§ **What is needed**: Tally the lines in the data below that contain the string "outstretched", matching case exactly, and give only the number.

Collected data entries:

============================================================

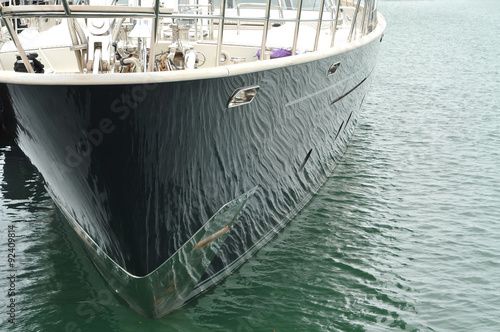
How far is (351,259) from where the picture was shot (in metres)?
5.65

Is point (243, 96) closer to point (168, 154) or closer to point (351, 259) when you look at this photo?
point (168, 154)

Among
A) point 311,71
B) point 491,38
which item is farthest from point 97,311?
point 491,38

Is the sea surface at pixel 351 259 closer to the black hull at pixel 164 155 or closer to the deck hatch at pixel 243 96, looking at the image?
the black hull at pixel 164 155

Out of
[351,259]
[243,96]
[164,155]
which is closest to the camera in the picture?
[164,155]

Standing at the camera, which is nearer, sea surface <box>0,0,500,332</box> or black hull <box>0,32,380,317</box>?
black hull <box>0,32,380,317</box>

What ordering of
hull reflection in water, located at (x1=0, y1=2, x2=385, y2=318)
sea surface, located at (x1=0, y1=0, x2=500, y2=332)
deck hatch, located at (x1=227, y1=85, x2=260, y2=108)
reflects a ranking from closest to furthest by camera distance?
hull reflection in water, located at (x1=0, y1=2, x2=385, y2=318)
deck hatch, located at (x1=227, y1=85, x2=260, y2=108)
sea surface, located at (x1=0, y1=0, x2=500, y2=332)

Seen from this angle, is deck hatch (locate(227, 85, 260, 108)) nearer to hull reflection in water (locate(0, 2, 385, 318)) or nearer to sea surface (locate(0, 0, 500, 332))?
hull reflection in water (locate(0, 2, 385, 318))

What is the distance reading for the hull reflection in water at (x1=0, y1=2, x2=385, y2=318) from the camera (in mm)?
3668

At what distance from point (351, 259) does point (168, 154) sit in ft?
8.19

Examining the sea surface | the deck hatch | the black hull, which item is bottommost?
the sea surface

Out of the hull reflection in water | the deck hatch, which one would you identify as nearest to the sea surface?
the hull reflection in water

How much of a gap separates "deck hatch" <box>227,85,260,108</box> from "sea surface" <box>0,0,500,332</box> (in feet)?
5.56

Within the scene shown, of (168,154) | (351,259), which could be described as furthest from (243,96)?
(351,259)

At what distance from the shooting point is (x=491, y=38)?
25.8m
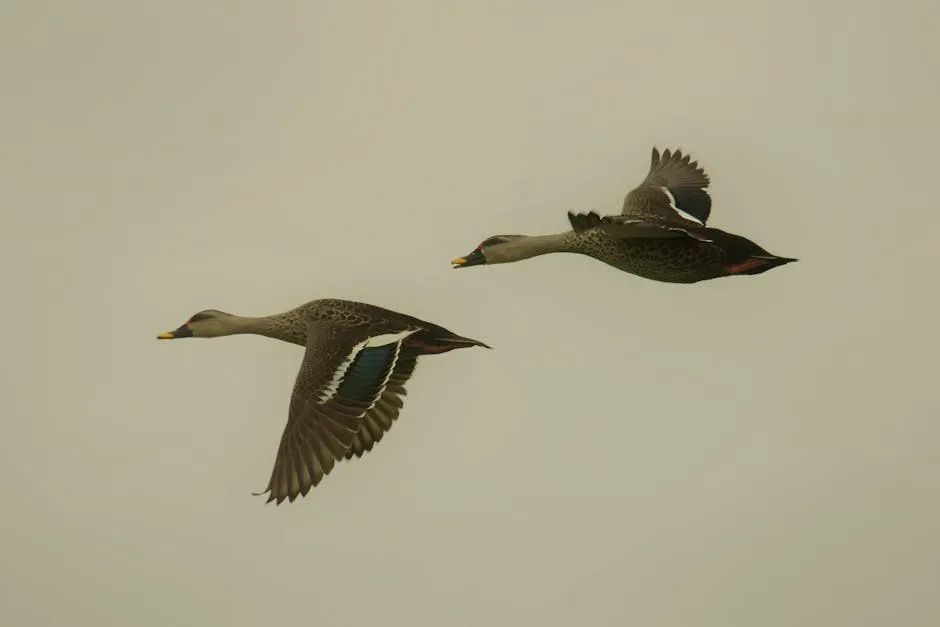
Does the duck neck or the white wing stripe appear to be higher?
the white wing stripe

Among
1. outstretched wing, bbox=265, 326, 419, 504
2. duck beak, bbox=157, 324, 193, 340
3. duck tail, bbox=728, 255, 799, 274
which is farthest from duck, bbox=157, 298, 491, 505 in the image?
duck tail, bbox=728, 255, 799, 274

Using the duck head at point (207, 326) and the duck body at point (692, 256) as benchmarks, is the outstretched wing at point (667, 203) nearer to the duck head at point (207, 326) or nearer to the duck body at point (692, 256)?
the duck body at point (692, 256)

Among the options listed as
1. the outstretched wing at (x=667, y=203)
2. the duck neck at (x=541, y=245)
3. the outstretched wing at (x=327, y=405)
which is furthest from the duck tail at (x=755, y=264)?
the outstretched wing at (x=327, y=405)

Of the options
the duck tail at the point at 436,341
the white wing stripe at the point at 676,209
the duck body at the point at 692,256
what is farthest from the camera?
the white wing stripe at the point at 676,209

============================================================

§ **Output below**: 5